Model distillation with mixed-precision training

pepper8362 · October 8, 2023, 1:38am

Hi,

I am doing model distillation with mixed-precision training. But my code gives me some strange results: the results seem very different from training without distillation even if the distillation weight is set to zero. I wonder if I did something wrong in my use of mixed-precision training. The code is as follows

with torch.cuda.amp.autocast(enabled=True):
    outputs_student = model_student(inputs, targets)
    with torch.no_grad():
        outputs_teacher = model_teacher(inputs, targets)
    loss_distillation = distill_loss(outputs_student, outputs_teacher)
    loss_student = some_loss(outputs_student)    
    loss = loss_student + weight*loss_distillation 
optimizer.zero_grad()
scaler.scale(loss).backward()
scaler.step(self.optimizer)
scaler.update()

where scaler = torch.cuda.amp.GradScaler(enabled=True). As mentioned above, I tried to set weight to 0, but the result was still very different from training using loss_student only. Is there anything wrong in my use of mixed-precision training?

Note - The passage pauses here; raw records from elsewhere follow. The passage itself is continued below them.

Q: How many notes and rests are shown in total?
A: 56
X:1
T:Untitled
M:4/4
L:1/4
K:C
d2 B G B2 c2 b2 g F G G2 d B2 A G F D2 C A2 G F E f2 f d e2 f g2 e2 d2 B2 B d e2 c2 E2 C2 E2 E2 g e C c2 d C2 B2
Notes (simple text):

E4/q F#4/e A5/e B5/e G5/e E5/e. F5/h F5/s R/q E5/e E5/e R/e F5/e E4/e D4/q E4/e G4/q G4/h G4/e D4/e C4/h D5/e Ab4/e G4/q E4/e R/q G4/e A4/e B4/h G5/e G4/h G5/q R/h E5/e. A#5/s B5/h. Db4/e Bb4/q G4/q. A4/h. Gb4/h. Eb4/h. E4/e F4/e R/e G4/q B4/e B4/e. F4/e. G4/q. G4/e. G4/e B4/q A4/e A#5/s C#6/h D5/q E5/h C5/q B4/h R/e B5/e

pepper8362 · October 8, 2023, 3:56am

Just a follow-up. I find the gradient of some layer weights is nan after scaler.scale(loss).backward(), although the weights look find after scaler.step(self.optimizer). This seems only happen for mixed precision training. Is this normal?

ptrblck · October 8, 2023, 3:01pm

Yes, since invalid gradients can be created by the scaler, which will trigger the optimizer to skip this parameter update as described in the docs.

pepper8362 · October 9, 2023, 7:31am

Thanks for your reply. Just another question relevant to this one. In the code below:

outputs_student = model_student(inputs, targets)
with torch.no_grad():
    outputs_teacher = model_teacher(inputs, targets)
loss_distillation = distill_loss(outputs_student, outputs_teacher)

model_student is actually wrapped by torch.nn.parallel.DistributedDataParallel for multi-GPU training. Given that the teacher model is in eval mode and does not require gradient during training, is it ok to not wrap model_teacher with DDP?

ptrblck · October 9, 2023, 1:03pm

Yes, I believe this should be fine since you are computing a static target with it used to compute the loss. DDP won’t need to synchronize any data.